Every day I receive telephone calls from people who have urgent problems and are facing deadlines requiring that something must be done under the law to preserve their rights, and that deadline is often that very day or that week. When I give them the information they need, and urge them to consult or retain a lawyer, they just seem to sputter out. This leads me to believe that many people put their heads in the sand, do not want to face their problems head on, and hope that the things they have to deal with, or are happening to them, will just disappear.
However, if someone is involved in the legal process, that process forges on, and there are stringent deadlines when things have to be done under the law, whether people want to face them or not.
For example, if you are one of those unfortunate people whose real estate is scheduled to be sold by the sheriff, usually because real estate taxes have not been paid, or a mortgage is being foreclosed on, hiding your head in the sand will not work. YOU WILL LOSE YOUR HOUSE IF YOU DON’T DO ANYTHING, AND YOU MAY LOSE IT ANYWAY IF YOU HAVE WAITED TOO LONG TO DO SOMETHING.

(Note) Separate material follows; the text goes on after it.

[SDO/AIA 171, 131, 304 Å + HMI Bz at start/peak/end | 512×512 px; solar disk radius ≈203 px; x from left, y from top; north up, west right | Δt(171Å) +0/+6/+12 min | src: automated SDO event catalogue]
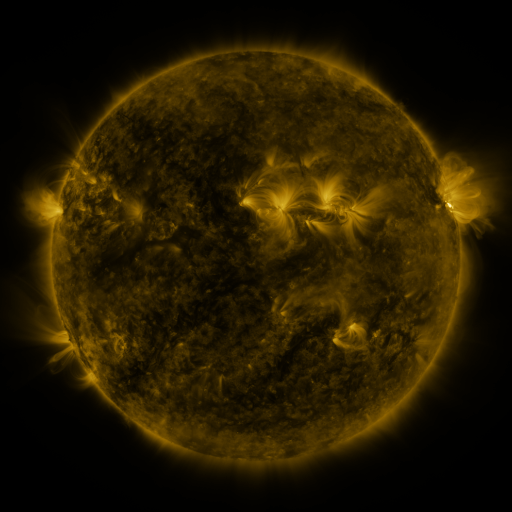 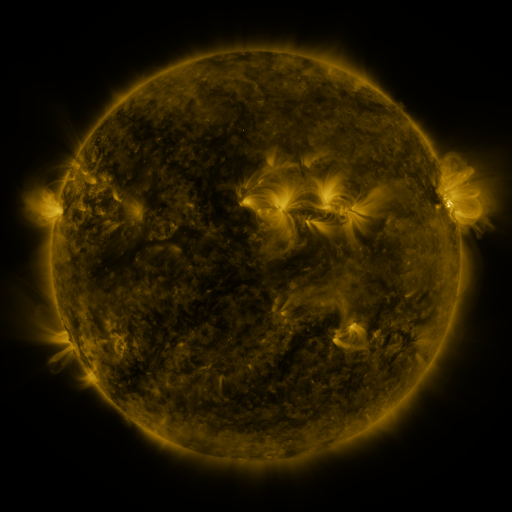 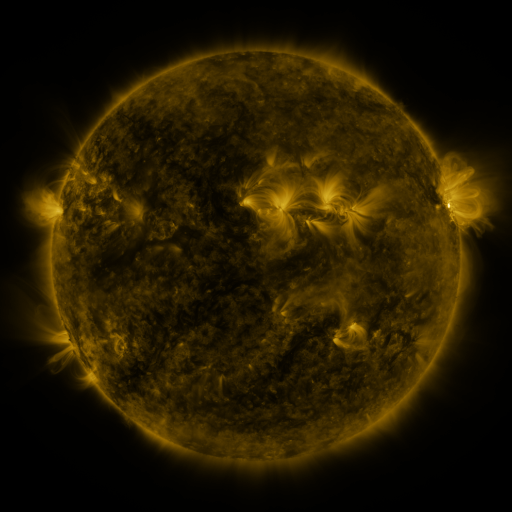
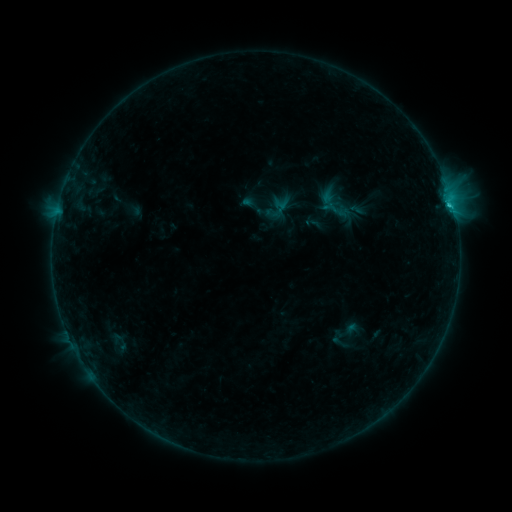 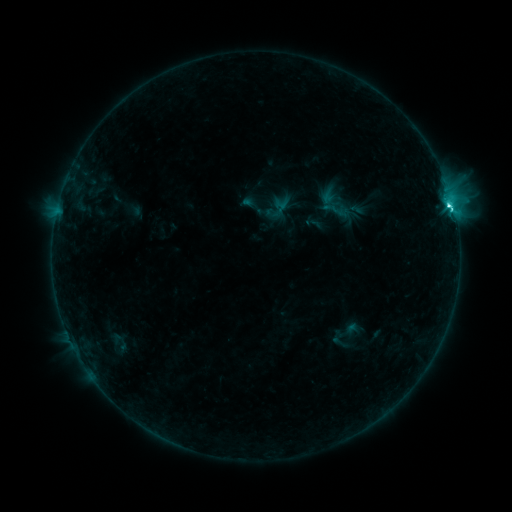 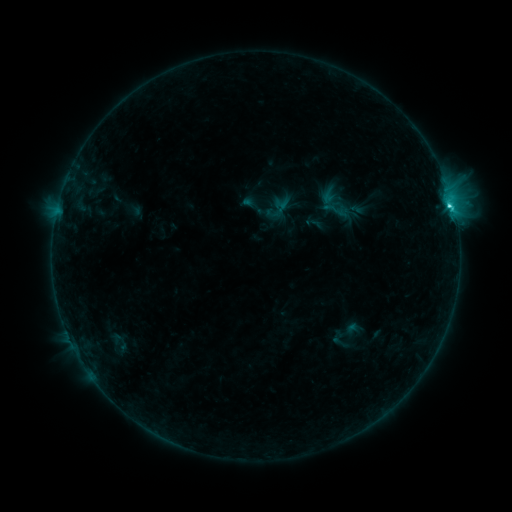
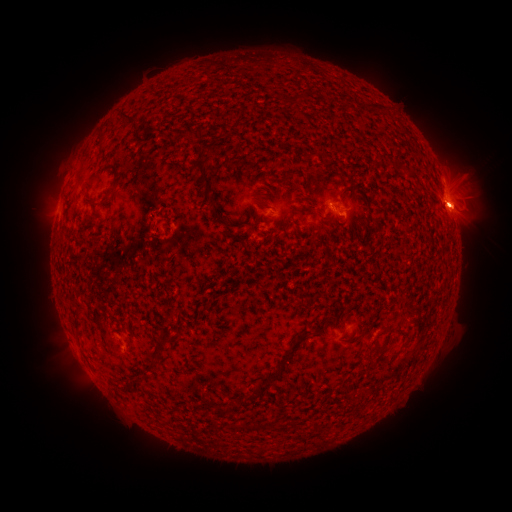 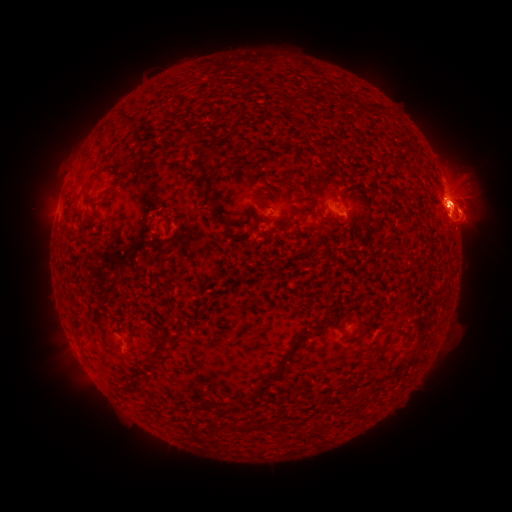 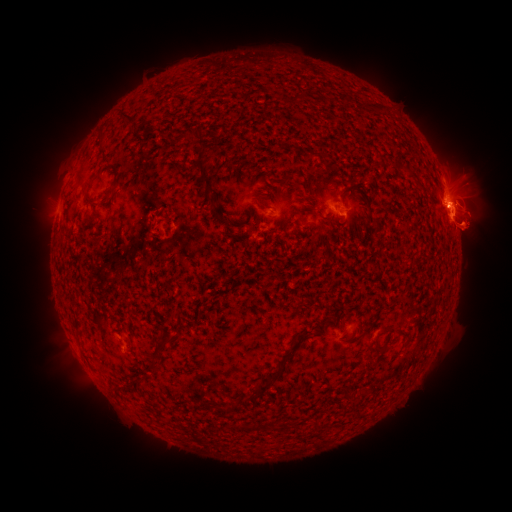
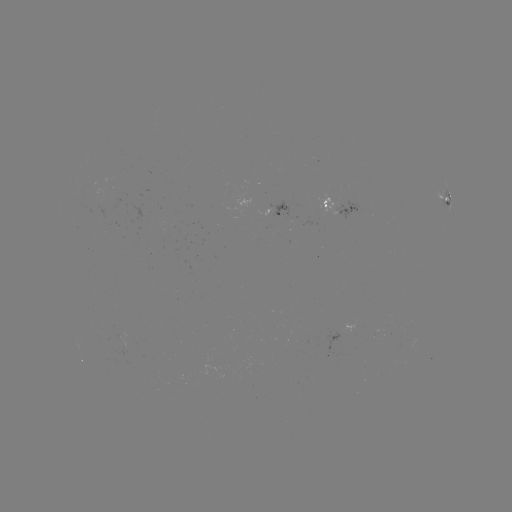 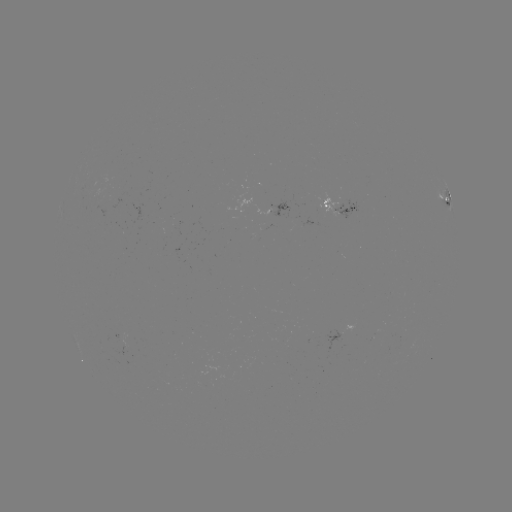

A man (I will call him the nephew) who called me recently said he had permitted his uncle to stay in a house the man owned for years, and his uncle was supposed to be paying the real estate taxes on the house. The man had not checked if the real estate taxes were current. The nephew never received notice of the sale because the legal documents from the court system were being delivered to the house, where his uncle was living, and his uncle never shared them with the nephew. The nephew called me on the last day he had in which to file a response with the court system, which may have preserved his legal rights to make a payment plan, or at least delay the anticipated sale. I told him it was possible, through electronic filing, for us to assist him. Instead he sputtered out, saying he would check with the uncle, meaning the same uncle who was costing him his house to begin with, and he disappeared and I never heard from him again. This is not the first person who has called me with this situation. For some reason people often totally disregard their deadlines and seem to think the legal system doesn’t apply to them or they can later talk their way out of a serious legal problem.
A woman called me recently because she had collected funds from the welfare system because she cared for her sister’s children on weekends. Welfare apparently determined these were not payments she was entitled to, so welfare pursued a wage garnishment (the withholding funds from a paycheck) and wound up garnishing substantial amounts from her sister’s paycheck. I told the woman this was a serious matter, and may even involve fraud allegations, which may have criminal penalties. She stated that she had filed her own document in court, and used some legal term she mispronounced (she certainly did not know its meaning), and that she planned to go to a hearing herself the next morning. When I suggested that she at least pay us for an hour’s consultation and review of her documents, because she didn’t want to be charged with welfare fraud, and make statements in open court which could be considered to be legal admissions, she acted insulted.
There is a saying that a lawyer who represents himself has a fool for a client. I think the more appropriate statement is that someone who thinks they are a lawyer, without any legal training or understanding of the legal system, and who disregards the advice of a lawyer and continues to represent himself, does so at his own risk, even if they can afford legal representation or advice, most likely has a fool for a client.